Description of the task> Please restate exactly the lines of the data below, beginning with the line containing "site RUA_S1_M7." and ending with the last line.

Given data Start Marker

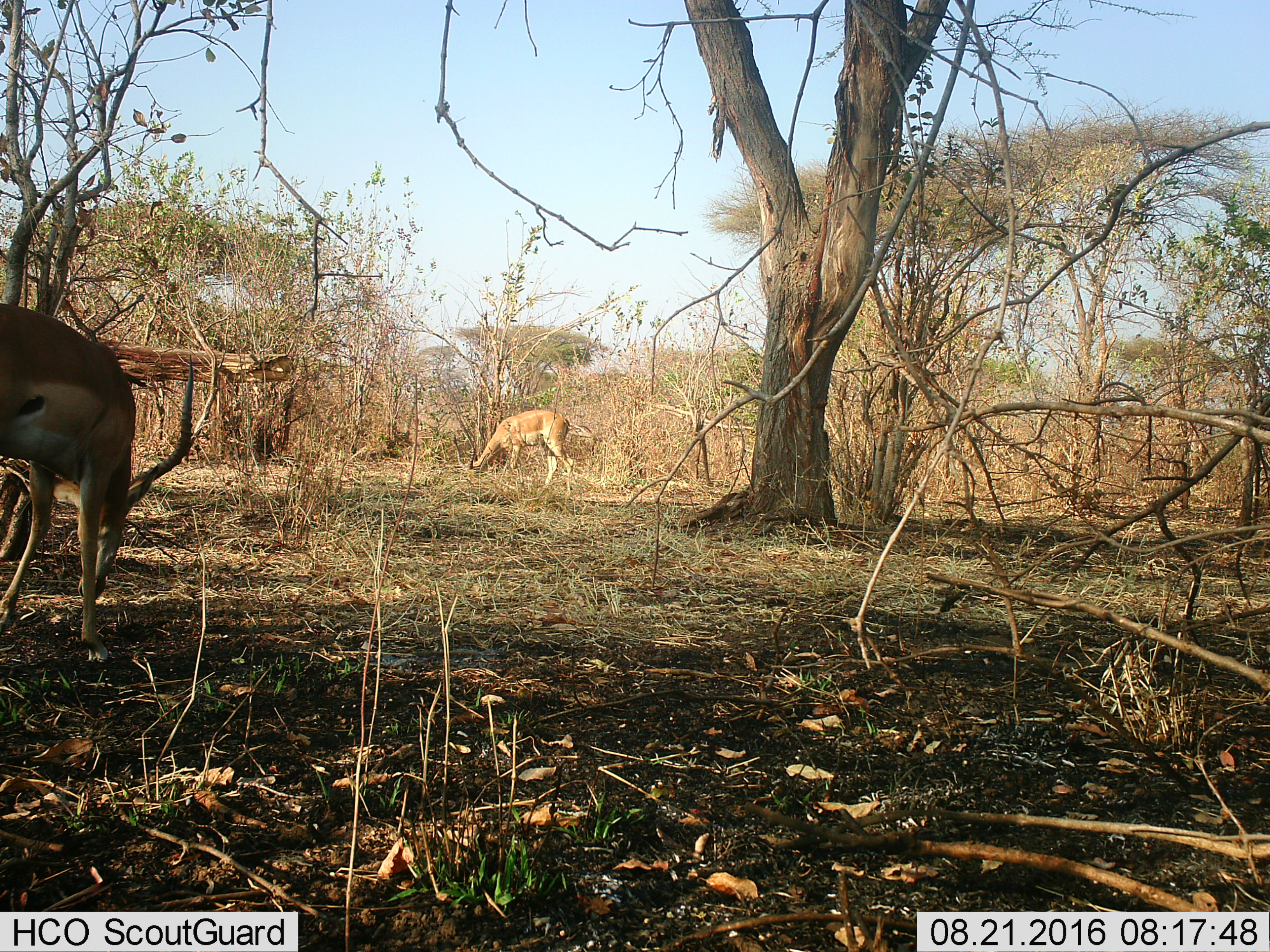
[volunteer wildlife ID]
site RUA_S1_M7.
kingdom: Animalia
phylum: Chordata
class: Mammalia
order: Artiodactyla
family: Bovidae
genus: Aepyceros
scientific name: Aepyceros melampus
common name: impala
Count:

Given data End Marker

Answer for the task>
site RUA_S1_M7.
kingdom: Animalia
phylum: Chordata
class: Mammalia
order: Artiodactyla
family: Bovidae
genus: Aepyceros
scientific name: Aepyceros melampus
common name: impala
Count:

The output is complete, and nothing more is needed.